Distinct from all these uses, some radio frequencies are set aside for “amateur radio”. This means non-commercial use for fun or for community welfare, chatting with friends, etc. You are explicitly not allowed to use amateur radio for any kind business, advertising, broadcast entertainment, etc.

A Formal Definition of Amateur Radio

Amateur Radio is an avocation, which is intended […] to promote technical self training, international goodwill, and non-commercial communication service (particularly with respect to emergency communications).

Why do I need a license, can’t I just grab a cheap radio from Costco?

So if its just for fun, why not use those cheap FRS radios you see at every big box store around town? Well a radio that does not require a license has a number of limitations imposed on it in order to keep it safe to use and unlikely to cause serious interference for others. That means its pretty low power output, has a fixed non-removable antenna, a fixed set of “channels” or frequencies, etc. By getting an amateur radio license, you get privileges to use much higher powered equipment, changeable antennas and a wide array of radio frequencies that have different strengths and weaknesses (some are good for longer distances, some better for shorter distances, etc). This does require a little bit of skill as the radios tend to be a little more complex with more features and capabilities, but that’s where the benefits are found in increased capabilities.

Ok so practically speaking, is there really any use for ham radio?

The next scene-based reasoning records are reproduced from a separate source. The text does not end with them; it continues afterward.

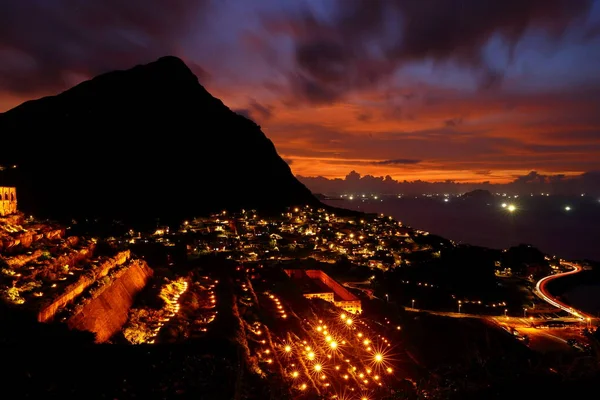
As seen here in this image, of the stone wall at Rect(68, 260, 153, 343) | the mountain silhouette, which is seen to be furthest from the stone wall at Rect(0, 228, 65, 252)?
the mountain silhouette

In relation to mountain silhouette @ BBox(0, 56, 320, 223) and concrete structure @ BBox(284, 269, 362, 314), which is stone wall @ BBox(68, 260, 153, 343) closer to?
concrete structure @ BBox(284, 269, 362, 314)

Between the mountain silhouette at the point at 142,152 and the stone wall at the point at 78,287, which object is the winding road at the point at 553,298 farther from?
the mountain silhouette at the point at 142,152

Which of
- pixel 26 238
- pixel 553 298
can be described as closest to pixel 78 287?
pixel 26 238

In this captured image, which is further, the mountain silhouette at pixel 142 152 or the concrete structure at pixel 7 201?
the mountain silhouette at pixel 142 152

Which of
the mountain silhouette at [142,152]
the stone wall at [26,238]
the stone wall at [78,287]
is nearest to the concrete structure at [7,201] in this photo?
the stone wall at [26,238]

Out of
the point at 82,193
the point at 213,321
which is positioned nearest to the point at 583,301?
the point at 213,321
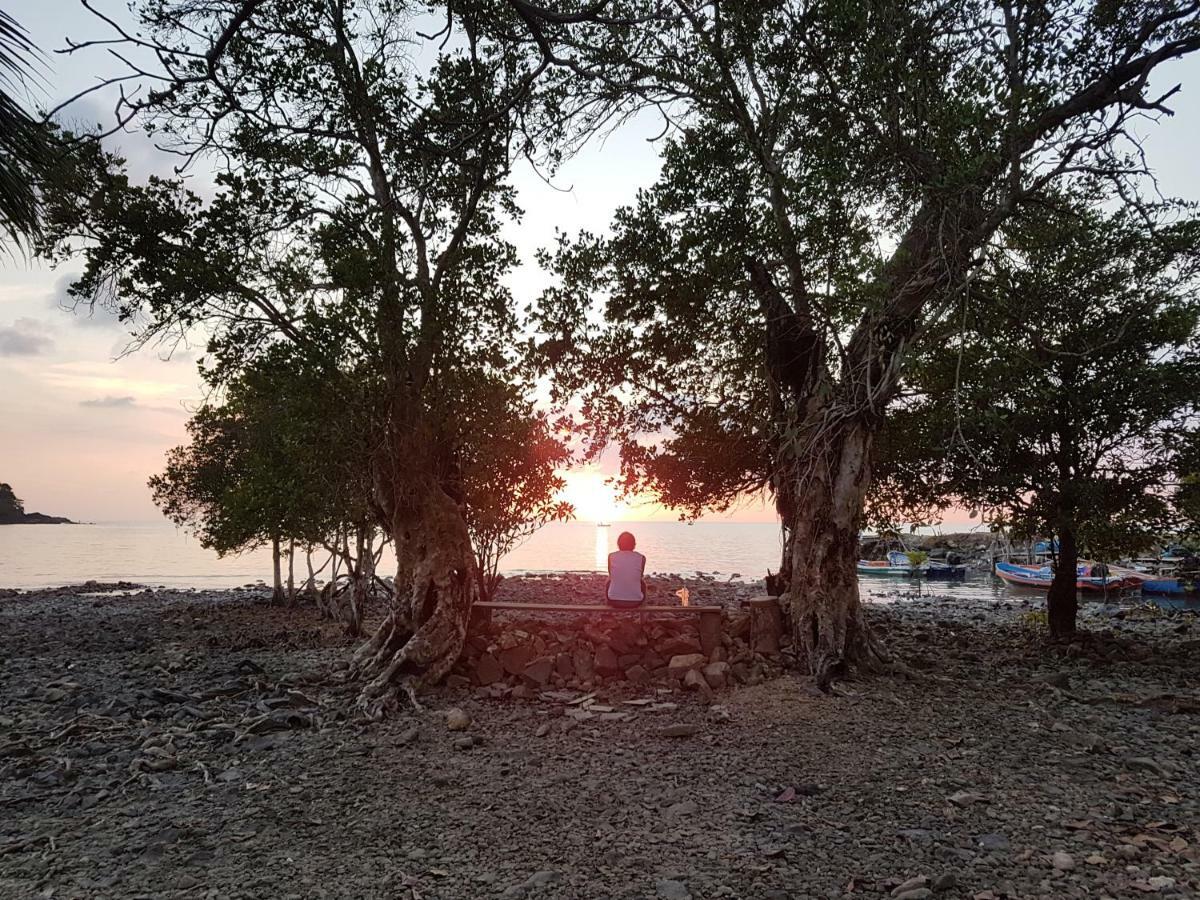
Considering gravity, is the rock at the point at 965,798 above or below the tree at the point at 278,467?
below

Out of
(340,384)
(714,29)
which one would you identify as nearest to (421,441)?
(340,384)

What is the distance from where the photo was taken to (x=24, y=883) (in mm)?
5719

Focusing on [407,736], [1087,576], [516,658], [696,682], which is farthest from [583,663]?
[1087,576]

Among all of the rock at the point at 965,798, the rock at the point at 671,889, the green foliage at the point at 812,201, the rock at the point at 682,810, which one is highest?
the green foliage at the point at 812,201

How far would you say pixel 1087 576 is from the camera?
36094 mm

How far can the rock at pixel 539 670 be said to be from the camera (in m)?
12.1

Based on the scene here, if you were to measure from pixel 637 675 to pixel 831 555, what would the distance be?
387 centimetres

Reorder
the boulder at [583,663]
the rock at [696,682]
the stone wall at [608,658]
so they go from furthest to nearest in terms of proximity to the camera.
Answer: the boulder at [583,663] → the stone wall at [608,658] → the rock at [696,682]

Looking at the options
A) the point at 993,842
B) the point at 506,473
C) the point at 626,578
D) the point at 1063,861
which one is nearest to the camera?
the point at 1063,861

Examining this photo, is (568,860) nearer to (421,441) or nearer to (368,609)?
(421,441)

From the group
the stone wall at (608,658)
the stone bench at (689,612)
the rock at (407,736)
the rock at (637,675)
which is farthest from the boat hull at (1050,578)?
the rock at (407,736)

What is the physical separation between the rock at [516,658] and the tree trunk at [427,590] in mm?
788

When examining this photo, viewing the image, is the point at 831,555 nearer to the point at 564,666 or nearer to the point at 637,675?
the point at 637,675

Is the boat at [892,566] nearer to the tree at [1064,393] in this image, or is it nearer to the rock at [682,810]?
the tree at [1064,393]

You betcha. Granted some of the allure of amateur radio has been lost in the generation where 12 year-olds have smart phones and can send text messages across the continent in mere seconds. However, cell service is dependent on service providers, costs money all the time, and service may be unavailable in certain geographic areas, during special events (all circuits busy) or after a natural disaster (earthquakes, forest fires, floods, tornado, etc). Likewise the internet has similar dependencies on service providers, monthly costs and is subject to loss of service in an emergency or other types of service disruptions and downtime.

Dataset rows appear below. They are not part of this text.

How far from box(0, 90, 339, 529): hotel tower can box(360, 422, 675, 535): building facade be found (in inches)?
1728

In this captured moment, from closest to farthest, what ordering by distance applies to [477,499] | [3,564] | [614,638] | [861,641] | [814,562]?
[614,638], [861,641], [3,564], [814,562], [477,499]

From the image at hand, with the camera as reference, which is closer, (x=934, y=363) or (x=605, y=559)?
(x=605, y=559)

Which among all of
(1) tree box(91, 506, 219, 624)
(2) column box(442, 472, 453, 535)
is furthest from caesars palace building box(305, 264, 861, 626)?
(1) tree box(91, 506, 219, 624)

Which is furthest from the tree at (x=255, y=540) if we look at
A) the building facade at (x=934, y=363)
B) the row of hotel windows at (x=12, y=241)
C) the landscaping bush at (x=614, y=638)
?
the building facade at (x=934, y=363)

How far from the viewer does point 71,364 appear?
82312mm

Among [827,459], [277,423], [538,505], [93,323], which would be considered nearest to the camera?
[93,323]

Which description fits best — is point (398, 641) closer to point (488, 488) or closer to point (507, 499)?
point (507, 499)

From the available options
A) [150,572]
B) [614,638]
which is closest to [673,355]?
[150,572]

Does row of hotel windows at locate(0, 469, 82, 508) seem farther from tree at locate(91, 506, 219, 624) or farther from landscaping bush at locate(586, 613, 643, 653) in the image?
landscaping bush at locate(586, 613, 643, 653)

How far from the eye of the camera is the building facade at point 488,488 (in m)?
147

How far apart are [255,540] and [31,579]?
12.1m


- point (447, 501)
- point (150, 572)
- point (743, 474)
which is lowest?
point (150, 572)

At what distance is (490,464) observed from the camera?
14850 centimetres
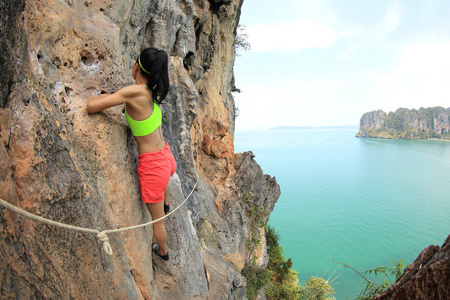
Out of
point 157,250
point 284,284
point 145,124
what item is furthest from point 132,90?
point 284,284

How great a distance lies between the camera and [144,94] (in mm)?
2672

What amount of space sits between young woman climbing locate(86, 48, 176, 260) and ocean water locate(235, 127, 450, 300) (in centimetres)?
1688

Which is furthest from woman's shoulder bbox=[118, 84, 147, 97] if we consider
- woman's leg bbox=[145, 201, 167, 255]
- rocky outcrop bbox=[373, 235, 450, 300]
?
rocky outcrop bbox=[373, 235, 450, 300]

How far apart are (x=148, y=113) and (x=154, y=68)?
47 cm

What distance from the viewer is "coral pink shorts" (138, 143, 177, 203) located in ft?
9.59

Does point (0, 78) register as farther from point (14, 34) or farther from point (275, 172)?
point (275, 172)

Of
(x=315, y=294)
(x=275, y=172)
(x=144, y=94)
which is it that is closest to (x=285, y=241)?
(x=315, y=294)

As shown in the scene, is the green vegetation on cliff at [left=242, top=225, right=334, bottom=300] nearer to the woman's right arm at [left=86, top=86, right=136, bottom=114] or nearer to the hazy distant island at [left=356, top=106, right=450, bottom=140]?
the woman's right arm at [left=86, top=86, right=136, bottom=114]

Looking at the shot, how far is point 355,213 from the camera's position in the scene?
3666cm

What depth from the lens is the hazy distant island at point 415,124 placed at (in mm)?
105500

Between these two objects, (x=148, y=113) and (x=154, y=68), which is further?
(x=148, y=113)

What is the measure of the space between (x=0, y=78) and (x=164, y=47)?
395cm

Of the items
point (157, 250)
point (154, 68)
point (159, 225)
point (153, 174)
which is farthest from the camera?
point (157, 250)

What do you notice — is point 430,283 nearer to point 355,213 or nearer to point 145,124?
point 145,124
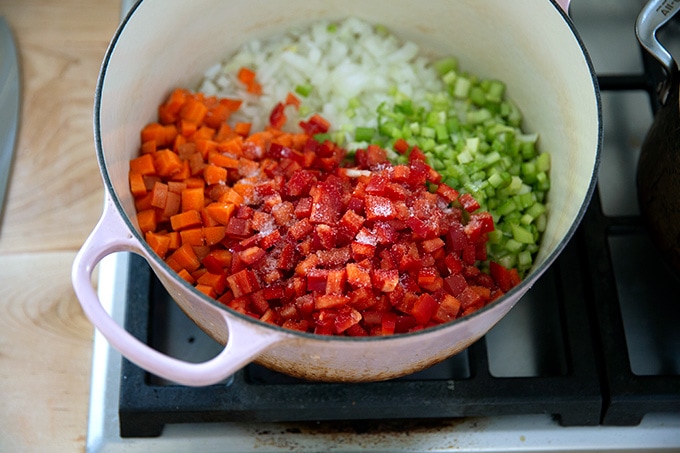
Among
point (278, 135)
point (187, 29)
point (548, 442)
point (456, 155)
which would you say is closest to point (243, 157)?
point (278, 135)

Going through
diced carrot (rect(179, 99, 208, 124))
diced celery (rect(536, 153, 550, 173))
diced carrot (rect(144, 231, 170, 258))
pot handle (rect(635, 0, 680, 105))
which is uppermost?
pot handle (rect(635, 0, 680, 105))

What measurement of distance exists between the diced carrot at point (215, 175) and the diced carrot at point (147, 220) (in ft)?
0.34

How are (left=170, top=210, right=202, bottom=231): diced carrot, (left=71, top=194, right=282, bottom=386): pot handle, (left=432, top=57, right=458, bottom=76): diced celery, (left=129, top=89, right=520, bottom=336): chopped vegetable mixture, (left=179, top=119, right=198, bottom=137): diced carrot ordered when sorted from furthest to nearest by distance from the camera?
(left=432, top=57, right=458, bottom=76): diced celery → (left=179, top=119, right=198, bottom=137): diced carrot → (left=170, top=210, right=202, bottom=231): diced carrot → (left=129, top=89, right=520, bottom=336): chopped vegetable mixture → (left=71, top=194, right=282, bottom=386): pot handle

Ham radio on the other hand has no central service provider dependency. It is explicitly non-commercial and no one can charge you money to talk on a radio, send a message, etc. (Although most governments have a modest licensing fee, it is generally to cover costs only and not nearly as high as what our commercial counter parts will be paying for commercial use of radios).

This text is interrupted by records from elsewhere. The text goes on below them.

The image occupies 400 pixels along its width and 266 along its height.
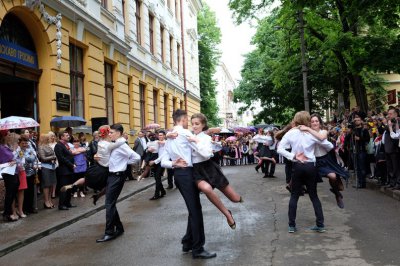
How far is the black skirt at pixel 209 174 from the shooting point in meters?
5.91

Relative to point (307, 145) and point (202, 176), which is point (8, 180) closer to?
point (202, 176)

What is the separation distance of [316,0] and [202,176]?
30.0ft

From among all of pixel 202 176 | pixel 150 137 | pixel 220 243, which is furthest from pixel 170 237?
pixel 150 137

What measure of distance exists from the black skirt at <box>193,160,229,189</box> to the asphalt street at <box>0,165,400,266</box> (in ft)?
2.96

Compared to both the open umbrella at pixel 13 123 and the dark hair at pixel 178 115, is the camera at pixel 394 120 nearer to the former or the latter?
the dark hair at pixel 178 115

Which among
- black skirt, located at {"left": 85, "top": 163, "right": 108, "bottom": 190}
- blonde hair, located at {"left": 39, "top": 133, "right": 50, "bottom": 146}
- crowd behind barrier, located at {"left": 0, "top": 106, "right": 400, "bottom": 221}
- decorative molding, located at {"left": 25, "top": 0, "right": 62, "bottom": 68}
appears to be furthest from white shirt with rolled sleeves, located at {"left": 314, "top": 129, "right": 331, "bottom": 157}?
decorative molding, located at {"left": 25, "top": 0, "right": 62, "bottom": 68}

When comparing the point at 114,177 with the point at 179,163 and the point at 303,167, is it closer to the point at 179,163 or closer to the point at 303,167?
the point at 179,163

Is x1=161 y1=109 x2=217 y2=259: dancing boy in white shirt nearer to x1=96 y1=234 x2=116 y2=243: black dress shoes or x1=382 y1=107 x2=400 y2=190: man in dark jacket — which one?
x1=96 y1=234 x2=116 y2=243: black dress shoes

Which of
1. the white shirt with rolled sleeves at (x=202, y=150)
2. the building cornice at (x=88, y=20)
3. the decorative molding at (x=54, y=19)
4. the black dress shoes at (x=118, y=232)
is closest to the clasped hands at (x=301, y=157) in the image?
the white shirt with rolled sleeves at (x=202, y=150)

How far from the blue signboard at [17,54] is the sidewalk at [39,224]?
12.7ft

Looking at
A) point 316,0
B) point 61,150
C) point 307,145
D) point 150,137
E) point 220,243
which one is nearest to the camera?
point 220,243

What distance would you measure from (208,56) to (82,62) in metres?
31.9

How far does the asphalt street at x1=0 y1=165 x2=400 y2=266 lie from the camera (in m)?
5.68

Common uses for ham radio:

  • Offroad enthusiasts with jeeps, 4runners, tacomas, fj cruisers, land cruisers, hummers, etc. Can be used to communicate between vehicles when “in the backcountry” off-road. Outdoor sports like skiing, snowboarding, hiking, kayaking, canoeing. Can be used to co-ordinate between different groups or to help find each other when split up. (Those cheap FRS radios get pretty jammed up on popular ski hills and have limited power, a nice little amateur “handie-talkie” will be rather impressive to most skiers/snowboarders).
  • Community event co-ordination: most marathons, half-marathons, 10ks, bike races, etc. will make use of local amateur radio operators as volunteers to help communicate between various points along the route. For example the Vancouver Sun Run is facilitated by amateur radio volunteers.
  • Emergency preparedness: amateur radio is frequently used to facilitate during natural disasters and pass messages between various areas of relief efforts. Where I live there is considerable chance of a major earthquake in my lifetime. (The once in a few hundred years size earthquake).
  • For “sport”, yah it may be geeky, but lots of people just enjoy the thrill of trying to talk to someone across the planet with nothing more than an armful of wires and a radio. Many amateurs collect up “QSL cards” which are something like passport stamps showing the trail of your travels. Trying to achieve something like talking to someone in every country in the world, or making challenging contacts like someone in the Arctic, satellite communication or contacting the international space station can be a fun and rewarding hobby.